Zur Ruhe kommen, gut aufgehoben sein, gemeinsam mit Eltern und Geschwistern eine schöne Zeit verbringen und die Krankheit für eine Zeit in den Hintergrund treten lassen – das sind die Eckpfeiler der stationären Betreuung in einem Kinder- und Jugendhospiz. Dabei erhalten die Betroffenen von einem multiprofessionellen Team rund um die Uhr die Versorgung, die auf ihr Krankheitsbild und ihre Bedürfnisse zugeschnitten ist. Die Lebensbegleitung und die Unterstützung während der gesamten Krankheitsphase der Betroffenen steht im Vordergrund. Das bedeutet, dass auch die Eltern (oder andere wichtige Bezugspersonen) sowie die Geschwister die Möglichkeit haben, im Hospiz aufgenommen zu werden. Die Entlastung der ganzen Familie steht dabei im Vordergrund. Für alle, also auch für die Eltern und die Geschwister, wird ein vielfältiges Angebot unterschiedlichster Aktivitäten geboten. Vieles ist möglich, aber nicht verpflichtend.

Sonnenuntergang im Park

Wer ist die DRK-Schwesternschaft Georgia-Augusta e.V.?

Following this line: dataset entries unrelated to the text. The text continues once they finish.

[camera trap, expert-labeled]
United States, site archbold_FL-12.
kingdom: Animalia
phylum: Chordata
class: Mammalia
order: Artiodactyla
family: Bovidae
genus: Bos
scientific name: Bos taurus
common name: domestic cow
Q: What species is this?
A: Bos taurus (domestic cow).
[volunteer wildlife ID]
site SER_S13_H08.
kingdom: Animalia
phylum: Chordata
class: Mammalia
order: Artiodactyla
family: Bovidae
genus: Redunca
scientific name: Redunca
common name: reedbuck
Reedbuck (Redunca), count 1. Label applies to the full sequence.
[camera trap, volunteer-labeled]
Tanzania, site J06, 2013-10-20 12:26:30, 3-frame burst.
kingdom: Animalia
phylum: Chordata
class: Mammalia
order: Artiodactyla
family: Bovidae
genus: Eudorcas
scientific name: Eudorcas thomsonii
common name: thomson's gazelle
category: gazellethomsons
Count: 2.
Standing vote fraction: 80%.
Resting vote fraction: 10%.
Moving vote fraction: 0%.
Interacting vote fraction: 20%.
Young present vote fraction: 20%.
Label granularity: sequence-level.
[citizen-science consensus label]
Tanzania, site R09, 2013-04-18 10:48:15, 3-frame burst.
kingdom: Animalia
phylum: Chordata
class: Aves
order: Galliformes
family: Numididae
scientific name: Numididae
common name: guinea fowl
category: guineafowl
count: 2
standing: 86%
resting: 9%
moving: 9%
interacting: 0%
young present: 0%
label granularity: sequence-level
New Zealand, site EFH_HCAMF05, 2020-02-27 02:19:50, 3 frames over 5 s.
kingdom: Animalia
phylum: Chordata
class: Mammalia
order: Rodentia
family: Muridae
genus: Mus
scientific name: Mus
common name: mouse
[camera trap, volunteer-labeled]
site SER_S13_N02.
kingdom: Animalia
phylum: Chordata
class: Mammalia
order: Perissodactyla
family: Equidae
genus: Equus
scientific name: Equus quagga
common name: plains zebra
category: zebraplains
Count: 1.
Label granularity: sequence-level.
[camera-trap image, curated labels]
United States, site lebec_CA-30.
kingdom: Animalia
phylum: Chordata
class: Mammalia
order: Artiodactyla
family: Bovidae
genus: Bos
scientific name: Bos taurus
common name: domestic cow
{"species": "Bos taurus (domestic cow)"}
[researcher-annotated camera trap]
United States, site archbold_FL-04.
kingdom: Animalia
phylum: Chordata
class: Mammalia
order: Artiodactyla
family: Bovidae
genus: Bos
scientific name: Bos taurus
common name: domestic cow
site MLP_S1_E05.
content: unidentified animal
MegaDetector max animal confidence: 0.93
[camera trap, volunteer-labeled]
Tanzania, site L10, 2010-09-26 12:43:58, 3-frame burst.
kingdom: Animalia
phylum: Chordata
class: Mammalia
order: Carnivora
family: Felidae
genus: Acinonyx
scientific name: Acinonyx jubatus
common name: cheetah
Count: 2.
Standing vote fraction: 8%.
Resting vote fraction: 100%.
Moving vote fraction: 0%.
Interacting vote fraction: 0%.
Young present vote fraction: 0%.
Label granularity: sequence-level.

Die Göttinger DRK-Schwesternschaft Georgia-Augusta e.V. ist eine von bundesweit 30 Schwesternschaften mit dem Ziel der Gesundheitsförderung unter der Wahrung der berufsethischen Grundsätze des Deutschen Roten Kreuzes (DRK). Als eine von bundesweit nur zwei Fachschwesternschaften für Säuglings- und Kinderkrankenpflege sind wir spezialisiert auf besonders herausfordernde Pflegesituationen und qualifizierte Beratung und Unterstützung von Kindern und Jugendlichen sowie ihren Familien. Die DRK-Schwesternschaft Georgia-Augusta e.V. umfasst derzeit 200 Mitglieder und Angestellte, von denen ein großer Teil in der Kinderklinik sowie anderen Bereichen der Universitätsmedizin Göttingen (UMG) tätig ist. Die Schwesternschaft ist derzeit dabei, mit Unterstützung des Fördervereins, das Kinder- und Jugendhospiz Sternenlichter aufzubauen. Die DRK-Schwesternschaft Georgia-Augusta e.V. wird das Hospiz später betreiben.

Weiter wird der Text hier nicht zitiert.